What helped me most, in my journey so far, has been presence. Honesty. Specificity. Someone saying, I’m bringing dinner Thursday. Someone saying, I can drive you to that appointment. Someone saying, I don’t know what to say, but I’m here. That kind of care does not erase the uncertainty. It does something better. It makes the uncertainty less lonely.

There are also simple, non-verbal ways to help that do not add work to the patient. Send one photo each day — something beautiful, funny, familiar, or calming — just a quiet reminder that they are still connected to the world beyond appointments and side effects. Create a playlist with Facebook music and send the link, so comfort arrives without asking anything back. Ask whether they would like to create an Amazon Wish List and make it public, which gives friends and family a concrete way to help without forcing the patient to explain their needs again and again. Practical support does not have to be dramatic. Often it is the steady, low-pressure gestures that say most clearly: I’m here, and you do not have to manage this alone.

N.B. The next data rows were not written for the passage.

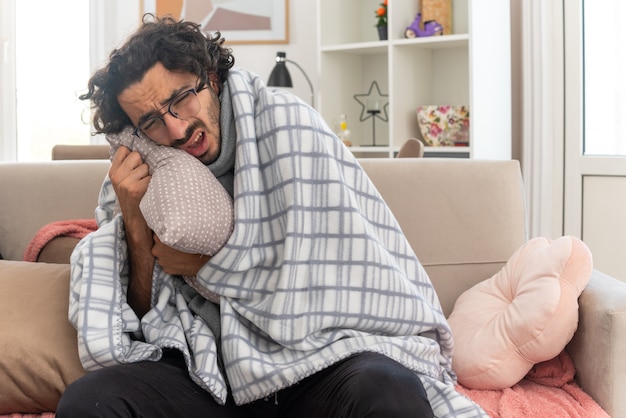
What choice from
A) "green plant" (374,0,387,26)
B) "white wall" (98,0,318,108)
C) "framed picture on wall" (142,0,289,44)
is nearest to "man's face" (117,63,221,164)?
"green plant" (374,0,387,26)

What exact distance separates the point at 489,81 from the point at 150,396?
104 inches

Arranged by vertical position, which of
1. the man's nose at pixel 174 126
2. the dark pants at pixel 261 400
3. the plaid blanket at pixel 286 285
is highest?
the man's nose at pixel 174 126

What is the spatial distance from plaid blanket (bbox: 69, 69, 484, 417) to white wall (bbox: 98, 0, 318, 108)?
305cm

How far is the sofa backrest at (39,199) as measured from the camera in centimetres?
206

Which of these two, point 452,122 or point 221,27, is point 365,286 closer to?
point 452,122

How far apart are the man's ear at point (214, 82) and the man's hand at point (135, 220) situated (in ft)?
0.70

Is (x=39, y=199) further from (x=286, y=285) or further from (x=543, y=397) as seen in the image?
(x=543, y=397)

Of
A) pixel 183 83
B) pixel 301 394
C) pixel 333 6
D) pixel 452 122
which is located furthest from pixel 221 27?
pixel 301 394

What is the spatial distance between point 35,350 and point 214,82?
653 millimetres

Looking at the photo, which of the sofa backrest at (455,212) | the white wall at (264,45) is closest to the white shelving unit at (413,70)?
the white wall at (264,45)

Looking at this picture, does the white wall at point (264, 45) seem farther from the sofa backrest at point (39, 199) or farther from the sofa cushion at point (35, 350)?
the sofa cushion at point (35, 350)

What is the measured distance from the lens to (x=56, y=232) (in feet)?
6.23

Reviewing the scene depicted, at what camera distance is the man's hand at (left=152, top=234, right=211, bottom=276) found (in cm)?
157

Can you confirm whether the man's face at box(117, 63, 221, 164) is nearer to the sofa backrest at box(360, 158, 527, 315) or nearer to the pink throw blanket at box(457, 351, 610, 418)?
the sofa backrest at box(360, 158, 527, 315)
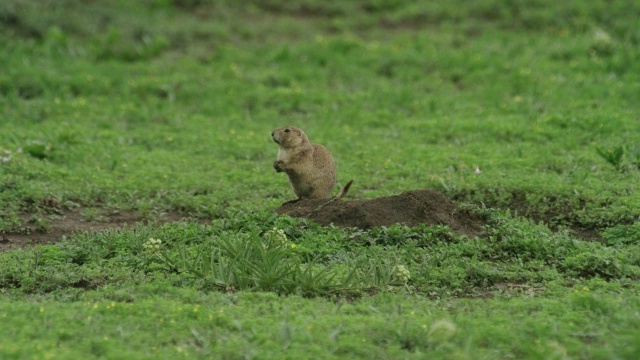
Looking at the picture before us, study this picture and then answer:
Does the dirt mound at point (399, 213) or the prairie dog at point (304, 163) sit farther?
the prairie dog at point (304, 163)

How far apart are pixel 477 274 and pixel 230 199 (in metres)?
3.59

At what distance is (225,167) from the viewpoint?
11.1 metres

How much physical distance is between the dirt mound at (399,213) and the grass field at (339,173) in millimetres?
255

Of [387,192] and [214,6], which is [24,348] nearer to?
[387,192]

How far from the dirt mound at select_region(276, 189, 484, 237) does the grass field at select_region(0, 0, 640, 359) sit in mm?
255

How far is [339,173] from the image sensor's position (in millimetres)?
10789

Not everything has to be said directly to the patient. One of the most useful forms of support can be learning to communicate well with the person a patient asks you to talk with instead — a spouse, partner, sibling, friend, or caregiver who is helping carry the load. That caregiver can be available to talk with when when the cancer survivor is sleeping or in treatment, or at the bottom of a roller coaster period.

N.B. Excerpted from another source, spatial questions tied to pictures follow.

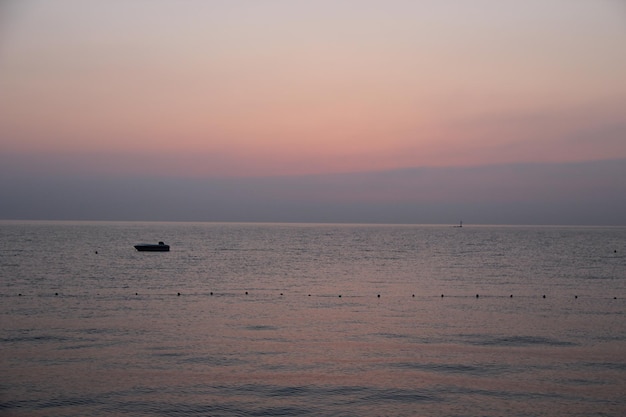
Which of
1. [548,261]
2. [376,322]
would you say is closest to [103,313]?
[376,322]

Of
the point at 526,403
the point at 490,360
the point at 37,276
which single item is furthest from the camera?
the point at 37,276

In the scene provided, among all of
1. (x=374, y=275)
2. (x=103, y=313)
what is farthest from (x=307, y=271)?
(x=103, y=313)

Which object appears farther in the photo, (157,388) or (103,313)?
(103,313)

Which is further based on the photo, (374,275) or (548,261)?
(548,261)

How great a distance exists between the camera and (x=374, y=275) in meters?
74.5

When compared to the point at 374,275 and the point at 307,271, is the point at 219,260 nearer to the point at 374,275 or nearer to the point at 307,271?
the point at 307,271

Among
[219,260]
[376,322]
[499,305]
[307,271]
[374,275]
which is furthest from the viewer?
[219,260]

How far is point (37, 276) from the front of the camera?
67.4 metres

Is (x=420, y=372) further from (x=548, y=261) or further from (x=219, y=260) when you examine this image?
(x=548, y=261)

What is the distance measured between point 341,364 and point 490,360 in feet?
23.9

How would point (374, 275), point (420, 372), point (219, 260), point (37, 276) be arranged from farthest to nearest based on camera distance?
1. point (219, 260)
2. point (374, 275)
3. point (37, 276)
4. point (420, 372)

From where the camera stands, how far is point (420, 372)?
27562 mm

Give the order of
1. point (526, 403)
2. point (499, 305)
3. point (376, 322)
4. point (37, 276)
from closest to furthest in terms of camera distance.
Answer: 1. point (526, 403)
2. point (376, 322)
3. point (499, 305)
4. point (37, 276)

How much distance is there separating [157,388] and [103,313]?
19.4 meters
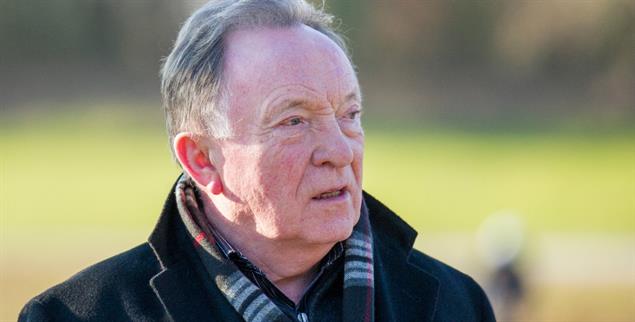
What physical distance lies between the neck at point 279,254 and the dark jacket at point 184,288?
0.40ft

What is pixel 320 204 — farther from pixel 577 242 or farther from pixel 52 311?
pixel 577 242

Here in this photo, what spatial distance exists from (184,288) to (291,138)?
487mm

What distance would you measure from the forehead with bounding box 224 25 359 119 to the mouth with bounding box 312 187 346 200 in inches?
9.0

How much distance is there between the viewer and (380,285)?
308cm

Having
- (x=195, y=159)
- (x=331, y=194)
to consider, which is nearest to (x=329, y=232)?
(x=331, y=194)

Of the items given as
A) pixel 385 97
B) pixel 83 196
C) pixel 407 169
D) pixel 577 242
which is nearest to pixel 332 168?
pixel 577 242

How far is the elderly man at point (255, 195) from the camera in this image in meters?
2.85

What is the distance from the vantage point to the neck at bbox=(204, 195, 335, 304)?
2926mm

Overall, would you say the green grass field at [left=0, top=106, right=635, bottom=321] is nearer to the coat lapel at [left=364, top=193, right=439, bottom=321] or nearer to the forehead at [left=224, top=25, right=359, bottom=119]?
the coat lapel at [left=364, top=193, right=439, bottom=321]

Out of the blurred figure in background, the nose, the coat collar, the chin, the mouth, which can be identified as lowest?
the blurred figure in background

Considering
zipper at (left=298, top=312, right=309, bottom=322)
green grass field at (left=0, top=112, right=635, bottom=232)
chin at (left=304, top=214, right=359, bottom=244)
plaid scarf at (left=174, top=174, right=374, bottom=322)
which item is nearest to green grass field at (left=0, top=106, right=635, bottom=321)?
green grass field at (left=0, top=112, right=635, bottom=232)

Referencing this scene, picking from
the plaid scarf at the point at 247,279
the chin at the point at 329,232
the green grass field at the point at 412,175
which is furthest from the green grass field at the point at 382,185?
the chin at the point at 329,232

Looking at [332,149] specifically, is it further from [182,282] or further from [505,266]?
[505,266]

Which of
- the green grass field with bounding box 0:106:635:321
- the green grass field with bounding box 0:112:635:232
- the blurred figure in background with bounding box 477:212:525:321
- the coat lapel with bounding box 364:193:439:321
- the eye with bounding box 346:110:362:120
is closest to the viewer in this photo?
the eye with bounding box 346:110:362:120
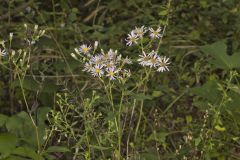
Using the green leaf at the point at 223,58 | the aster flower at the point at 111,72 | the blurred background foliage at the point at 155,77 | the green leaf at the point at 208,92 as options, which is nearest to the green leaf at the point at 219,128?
the blurred background foliage at the point at 155,77

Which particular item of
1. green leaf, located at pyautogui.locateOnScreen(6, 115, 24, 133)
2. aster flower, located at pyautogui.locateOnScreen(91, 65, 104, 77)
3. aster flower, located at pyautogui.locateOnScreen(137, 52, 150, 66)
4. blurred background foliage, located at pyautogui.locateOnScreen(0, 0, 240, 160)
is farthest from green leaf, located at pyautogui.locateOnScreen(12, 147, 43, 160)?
aster flower, located at pyautogui.locateOnScreen(137, 52, 150, 66)

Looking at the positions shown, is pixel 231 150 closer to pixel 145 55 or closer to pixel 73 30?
pixel 145 55

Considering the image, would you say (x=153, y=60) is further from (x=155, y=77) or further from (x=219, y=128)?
(x=155, y=77)

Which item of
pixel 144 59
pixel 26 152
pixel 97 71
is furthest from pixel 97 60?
pixel 26 152

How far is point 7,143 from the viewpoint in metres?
2.29

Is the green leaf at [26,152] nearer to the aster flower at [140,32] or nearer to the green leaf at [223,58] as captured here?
the aster flower at [140,32]

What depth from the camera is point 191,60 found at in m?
3.68

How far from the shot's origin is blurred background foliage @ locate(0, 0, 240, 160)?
2502 millimetres

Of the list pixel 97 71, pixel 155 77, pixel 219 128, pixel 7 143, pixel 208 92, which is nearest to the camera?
pixel 97 71

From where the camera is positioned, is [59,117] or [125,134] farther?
[125,134]

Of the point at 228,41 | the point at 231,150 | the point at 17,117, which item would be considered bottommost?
the point at 231,150

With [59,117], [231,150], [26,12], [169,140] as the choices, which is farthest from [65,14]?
[59,117]

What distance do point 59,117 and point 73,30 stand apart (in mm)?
1341

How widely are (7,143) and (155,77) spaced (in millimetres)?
1317
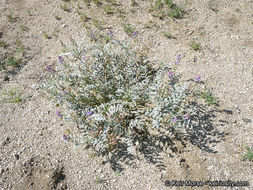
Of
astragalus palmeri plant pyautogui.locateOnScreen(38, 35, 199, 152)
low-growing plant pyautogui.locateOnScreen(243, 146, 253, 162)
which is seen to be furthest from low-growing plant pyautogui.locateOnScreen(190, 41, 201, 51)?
low-growing plant pyautogui.locateOnScreen(243, 146, 253, 162)

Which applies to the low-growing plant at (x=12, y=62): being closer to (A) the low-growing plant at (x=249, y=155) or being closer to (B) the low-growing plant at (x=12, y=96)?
(B) the low-growing plant at (x=12, y=96)

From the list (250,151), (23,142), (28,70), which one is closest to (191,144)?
(250,151)

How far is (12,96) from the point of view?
4410 mm

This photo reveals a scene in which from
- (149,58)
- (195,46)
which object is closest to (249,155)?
(195,46)

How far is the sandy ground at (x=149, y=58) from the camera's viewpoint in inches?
136

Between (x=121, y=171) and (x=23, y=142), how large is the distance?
199 cm

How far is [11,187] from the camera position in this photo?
3.38 meters

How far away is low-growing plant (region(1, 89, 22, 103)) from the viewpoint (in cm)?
432

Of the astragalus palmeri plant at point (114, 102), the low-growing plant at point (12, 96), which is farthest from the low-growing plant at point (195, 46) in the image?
the low-growing plant at point (12, 96)

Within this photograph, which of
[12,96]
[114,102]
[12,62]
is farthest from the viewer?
[12,62]

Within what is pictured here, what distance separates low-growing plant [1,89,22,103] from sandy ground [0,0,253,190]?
0.11 meters

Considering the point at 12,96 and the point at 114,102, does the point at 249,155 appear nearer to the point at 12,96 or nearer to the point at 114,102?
the point at 114,102

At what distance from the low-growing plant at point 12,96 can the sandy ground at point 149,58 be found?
107mm

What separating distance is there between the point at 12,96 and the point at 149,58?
10.8 feet
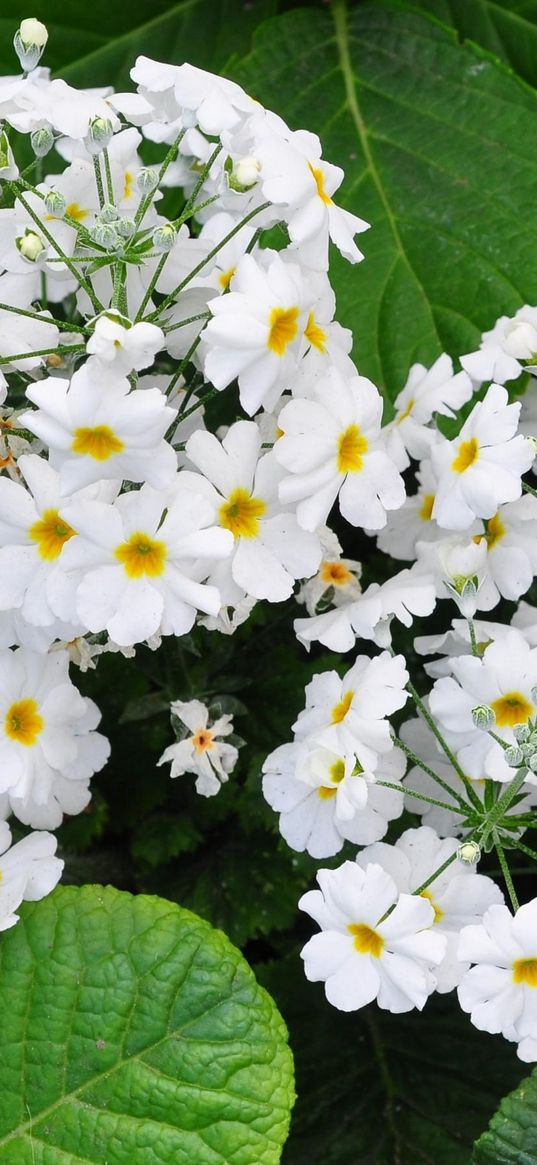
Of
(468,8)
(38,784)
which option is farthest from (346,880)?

My caregivers did this for me. Talking with doctors and nurses. Taking notes to read to me later. Asking questions on my behalf when I was experiencing chemo brain or exhaustion or strong meds, or a combination of these.

I don’t have all the answers or a list of suggestions for you. I can only share what I have found works for me. Communicating is key. Survivors and their care team can define how they want to communicate, and then the care team can be an extension of the advocating efforts. Any time a care team can manage parts of the journey without the survivor, that eases the load and helps in a number of ways (less stress, reduced aniety, etc.).

Talk…when the survivor is ready to talk.

You can use this blog to say “I read something about how some words are well meaning, but can leave cancer patients feel the message a different way. Can we talk about that for a few minutes?

I sincerely thank my family and friends for their empathic wishes and great timing with food and flowers and cards and social media comments. There is no easy way to explain how immensely valuable this support has been. Every person in a journey deserves this warm blanket of care. You all rock! Early Eyes Save Lives!